> **Directions for this task**: Could you write out, word for word, each line from the one containing "2023-04-22T22:15:07, 3-frame burst." to the last line of the data below, both included and nothing more?

> **Source material**:

╔══

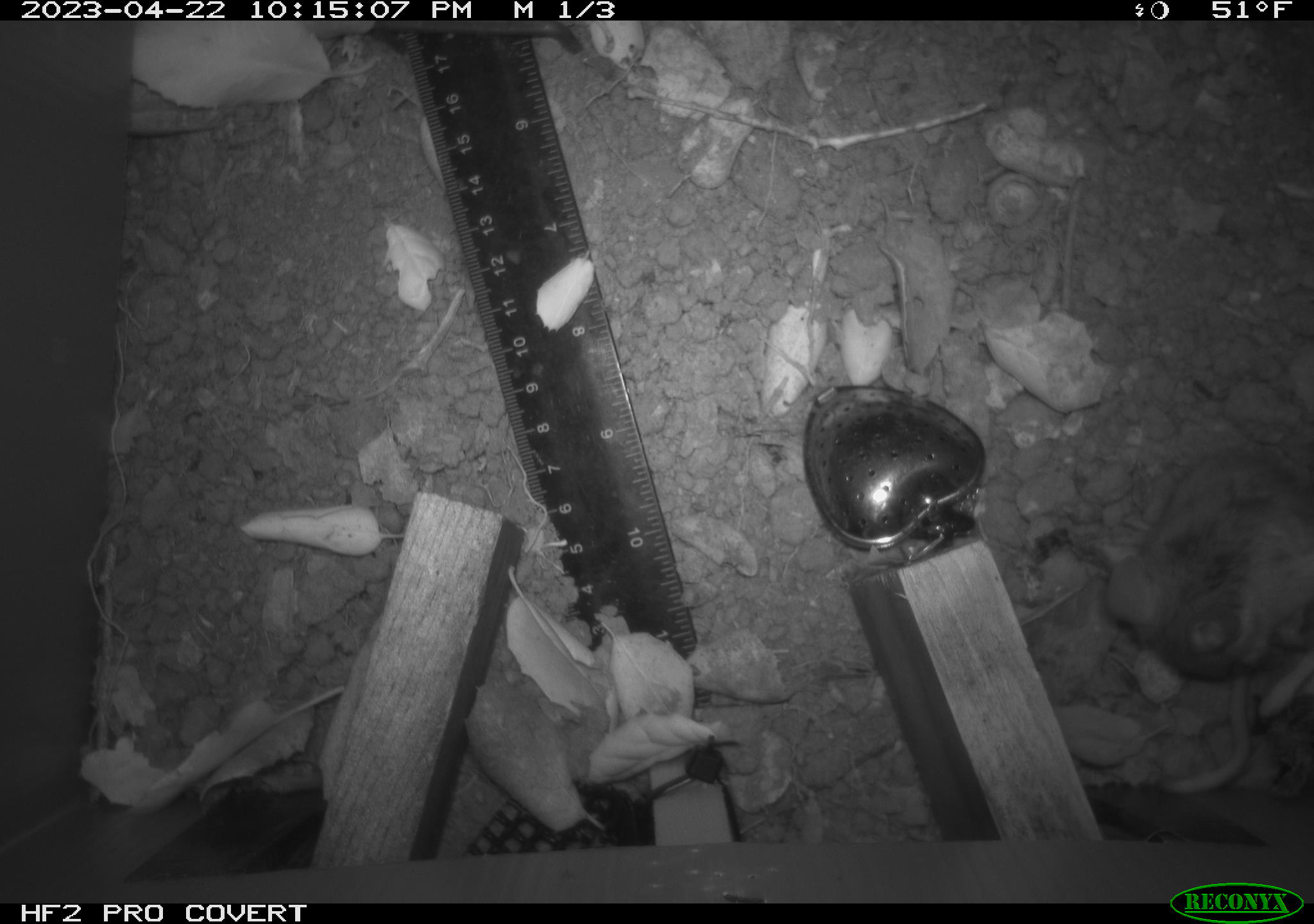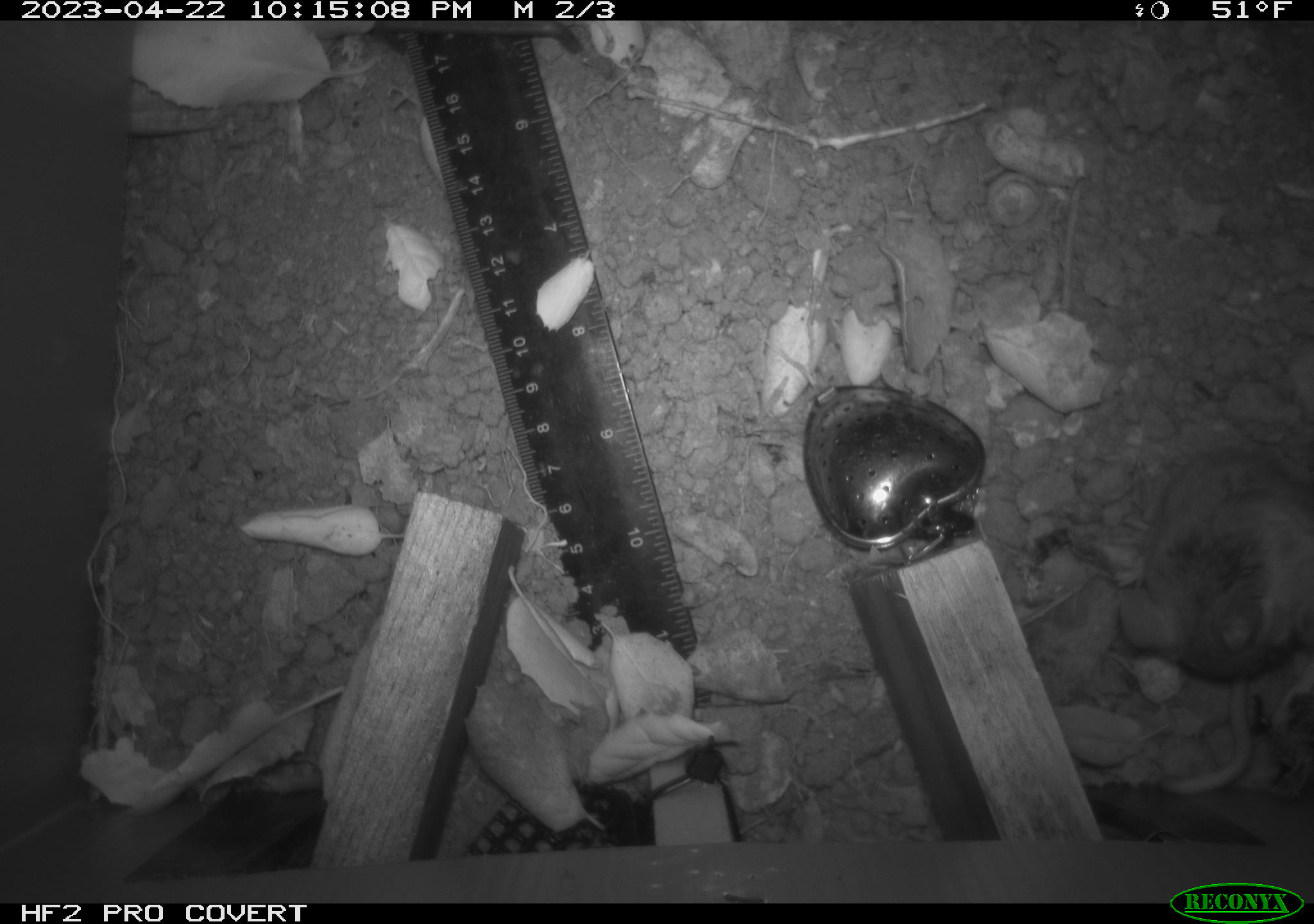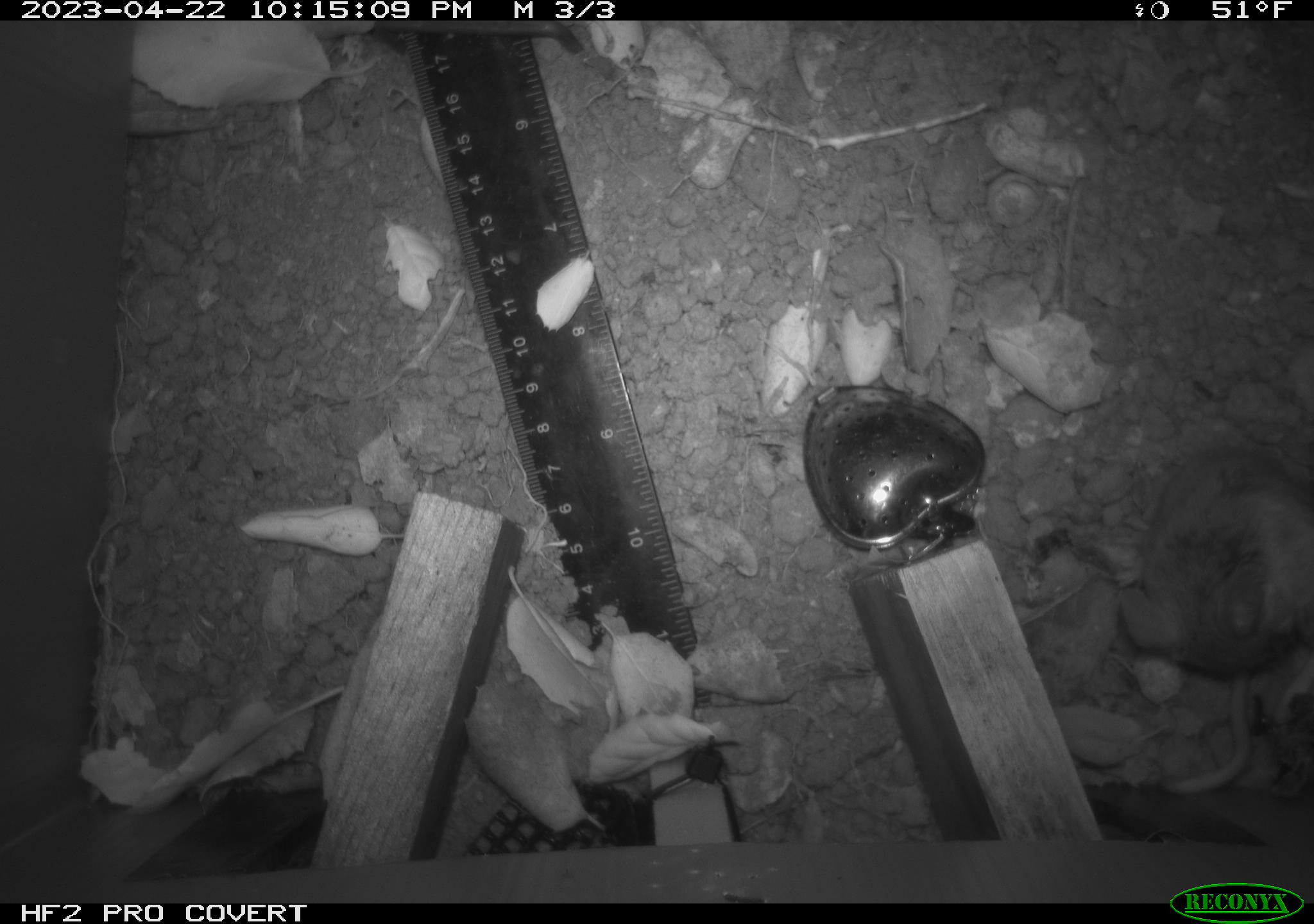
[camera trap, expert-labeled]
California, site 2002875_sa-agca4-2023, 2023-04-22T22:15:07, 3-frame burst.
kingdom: Animalia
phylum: Chordata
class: Mammalia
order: Rodentia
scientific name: Rodentia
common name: mouse species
Mouse species (Rodentia).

╚══

> **Written response**:
California, site 2002875_sa-agca4-2023, 2023-04-22T22:15:07, 3-frame burst.
kingdom: Animalia
phylum: Chordata
class: Mammalia
order: Rodentia
scientific name: Rodentia
common name: mouse species
Mouse species (Rodentia).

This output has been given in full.